«Puis un jour de printemps se leva. Les pommiers fleurissaient sur les pentes des collines, et leurs couronnes, sous la brise, ressemblaient à des cloches qui se balancent. Je fermais les yeux pour entendre leur son de velours. Et puis je les ouvris et j'aperçus Lucie en blouse bleue, une pioche à la main. Elle regardait en bas vers la vallée, et elle souriait.
J'observais ce sourire, et je me concentrais avidement dans sa lecture. Est-ce possible ? Jusqu'ici, l'âme de Lucie avait été une fuite continuelle, fuite devant le passé et devant l'avenir. Tout lui faisait peur. Le passé et l'avenir étaient pour elle des maelströms. Elle s'accrochait avec angoisse au canot percé du présent, labile refuge.

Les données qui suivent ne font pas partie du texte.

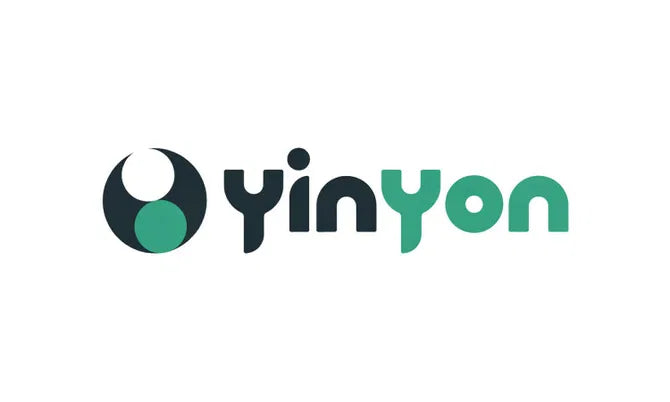 💎 YinYon.com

Et voilà qu'aujourd'hui elle sourit. Sans motif. Juste comme ça. Et ce sourire m'annonçait qu'elle regardait l'avenir avec confiance. Et je me sentais comme un navigateur débarquant après des mois sur un rivage. J'étais heureux. Adossé à un tronc biscornu, j'avais refermé les paupières. J'écoutais la brise et le chant des pommiers blancs, j'entendais les trilles des oiseaux et ces trilles des oiseaux et ces trilles se transformaient devant mes yeux fermés en mille lumières que portaient d'invisibles mains comme pour une fête. Je ne voyais pas ces mains, mais j'entendais les tons aigus des voix et il me semblait que c'étaient des enfants, un cortège gai d'enfants... Soudain sur mon visage, une main s'est posée. et une voix : "Vous êtes si bon, monsieur Kostka..." Je n'avais pas rouvert les yeux. Je n'avais pas bougé la main. Je voyais toujours les voix de petits oiseaux changées en farandole de lampions, j'entendais toujours tintinnabuler les pommiers. Plus faible, la voix s'achevait :"Je vous aime..."
Peut être aurais-je dû attendre cet instant, et puis m'en aller très vite, puisque ma tâche était remplie. Mais avant de comprendre quoi que ce soit, la faiblesse me paralysa. Nous étions tout seuls dans ce paysage ouvert, au milieu des pauvres pommiers ; j'embrassai Lucie et m'étendis avec elle dans le lit de la nature.»